## Required work
Rewrite the part of the records that opens with the line containing "Visible within this" and closes with the line containing "0.27 meters", both lines included, as a Markdown table with the columns Row and Line. Number each line, and leave out blank lines and pictures.

··· Extracted records ···

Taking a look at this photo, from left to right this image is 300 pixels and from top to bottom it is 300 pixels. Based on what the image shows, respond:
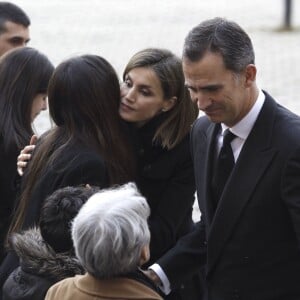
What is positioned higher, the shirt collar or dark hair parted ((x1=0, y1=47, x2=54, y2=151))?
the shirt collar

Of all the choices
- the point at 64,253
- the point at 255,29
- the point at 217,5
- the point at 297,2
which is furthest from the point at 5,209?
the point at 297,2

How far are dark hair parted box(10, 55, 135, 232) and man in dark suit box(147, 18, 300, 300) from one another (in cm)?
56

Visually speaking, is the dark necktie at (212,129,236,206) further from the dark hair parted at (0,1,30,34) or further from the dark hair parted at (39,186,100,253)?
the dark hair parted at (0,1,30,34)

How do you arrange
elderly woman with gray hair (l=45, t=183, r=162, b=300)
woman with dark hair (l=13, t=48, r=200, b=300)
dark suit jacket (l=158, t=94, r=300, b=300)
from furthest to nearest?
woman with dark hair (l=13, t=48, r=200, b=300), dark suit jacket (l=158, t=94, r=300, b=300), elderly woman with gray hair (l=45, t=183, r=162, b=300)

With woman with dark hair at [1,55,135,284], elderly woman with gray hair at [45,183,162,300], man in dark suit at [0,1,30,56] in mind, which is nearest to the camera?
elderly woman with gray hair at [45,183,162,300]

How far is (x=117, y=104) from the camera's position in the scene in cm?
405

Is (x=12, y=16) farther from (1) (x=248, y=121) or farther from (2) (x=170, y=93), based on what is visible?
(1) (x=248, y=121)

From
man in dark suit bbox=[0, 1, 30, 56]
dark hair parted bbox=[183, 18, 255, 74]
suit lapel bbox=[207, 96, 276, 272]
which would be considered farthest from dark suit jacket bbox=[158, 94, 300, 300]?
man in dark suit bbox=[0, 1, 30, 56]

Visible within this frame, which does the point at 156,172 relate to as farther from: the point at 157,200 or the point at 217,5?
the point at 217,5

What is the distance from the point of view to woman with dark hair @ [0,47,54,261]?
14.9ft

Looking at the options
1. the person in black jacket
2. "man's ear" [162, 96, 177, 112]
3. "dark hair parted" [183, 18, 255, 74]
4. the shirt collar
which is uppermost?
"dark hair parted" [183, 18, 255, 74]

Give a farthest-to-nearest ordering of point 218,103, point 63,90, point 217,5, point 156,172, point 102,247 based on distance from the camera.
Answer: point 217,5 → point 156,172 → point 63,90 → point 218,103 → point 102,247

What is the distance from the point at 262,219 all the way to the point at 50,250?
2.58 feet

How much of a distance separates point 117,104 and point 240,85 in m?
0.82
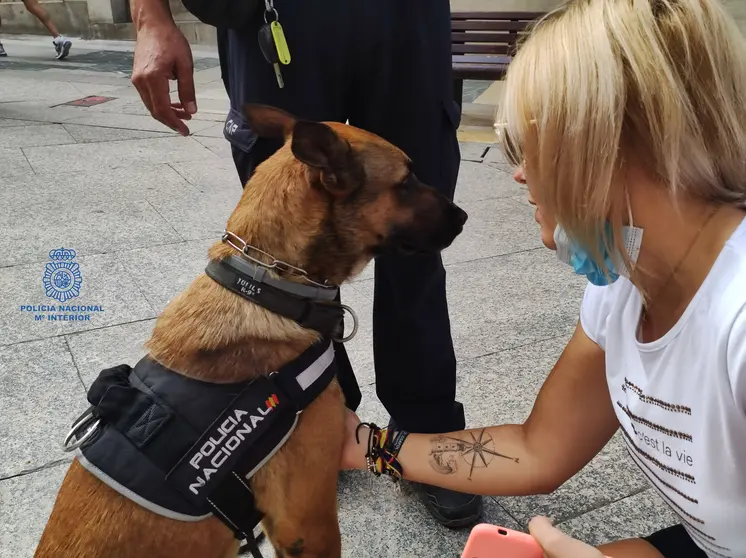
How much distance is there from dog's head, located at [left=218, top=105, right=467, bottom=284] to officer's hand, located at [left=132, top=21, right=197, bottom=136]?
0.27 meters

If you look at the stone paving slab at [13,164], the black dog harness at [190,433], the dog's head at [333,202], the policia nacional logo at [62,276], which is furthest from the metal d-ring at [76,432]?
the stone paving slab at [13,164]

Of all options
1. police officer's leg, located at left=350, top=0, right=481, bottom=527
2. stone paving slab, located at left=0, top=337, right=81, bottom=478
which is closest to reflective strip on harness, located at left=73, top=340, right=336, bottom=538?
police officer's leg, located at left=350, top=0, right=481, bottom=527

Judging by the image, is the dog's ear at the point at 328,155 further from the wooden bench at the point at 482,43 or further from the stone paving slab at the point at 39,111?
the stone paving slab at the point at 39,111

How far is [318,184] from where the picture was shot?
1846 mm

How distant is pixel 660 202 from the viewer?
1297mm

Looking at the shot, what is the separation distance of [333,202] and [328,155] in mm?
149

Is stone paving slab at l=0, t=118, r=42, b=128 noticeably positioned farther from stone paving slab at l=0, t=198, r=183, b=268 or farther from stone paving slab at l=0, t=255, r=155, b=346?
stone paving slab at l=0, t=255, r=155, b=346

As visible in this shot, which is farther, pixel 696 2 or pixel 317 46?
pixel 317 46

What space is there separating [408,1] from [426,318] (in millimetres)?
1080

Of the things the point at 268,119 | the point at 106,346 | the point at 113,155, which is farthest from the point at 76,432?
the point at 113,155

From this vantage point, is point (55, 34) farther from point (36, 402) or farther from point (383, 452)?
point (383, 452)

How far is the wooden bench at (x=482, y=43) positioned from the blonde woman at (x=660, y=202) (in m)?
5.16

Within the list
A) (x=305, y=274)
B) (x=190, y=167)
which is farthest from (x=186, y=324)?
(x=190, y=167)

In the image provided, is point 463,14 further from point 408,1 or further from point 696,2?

···

## Answer to this exercise
| Row | Line |
|---|---|
| 1 | Visible within this frame, which does the point at 156,172 relate to as farther from: the point at 157,200 or the point at 217,5? |
| 2 | the point at 217,5 |
| 3 | What is the distance from the point of view to woman with dark hair @ [0,47,54,261]? |
| 4 | 14.9ft |
| 5 | Looking at the options |
| 6 | 1. the person in black jacket |
| 7 | 2. "man's ear" [162, 96, 177, 112] |
| 8 | 3. "dark hair parted" [183, 18, 255, 74] |
| 9 | 4. the shirt collar |
| 10 | which is uppermost? |
| 11 | "dark hair parted" [183, 18, 255, 74] |
| 12 | Give a farthest-to-nearest ordering of point 218,103, point 63,90, point 217,5, point 156,172, point 102,247 based on distance from the camera. |
| 13 | Answer: point 217,5 → point 156,172 → point 63,90 → point 218,103 → point 102,247 |
| 14 | What is the distance from the point at 262,219 all the way to the point at 50,250? |
| 15 | 2.58 feet |
| 16 | How much of a distance separates point 117,104 and point 240,85 in m? |
| 17 | 0.82 |
| 18 | How much distance is there from dog's head, located at [left=218, top=105, right=467, bottom=284] to officer's hand, located at [left=132, top=21, right=197, bottom=136]? |
| 19 | 0.27 meters |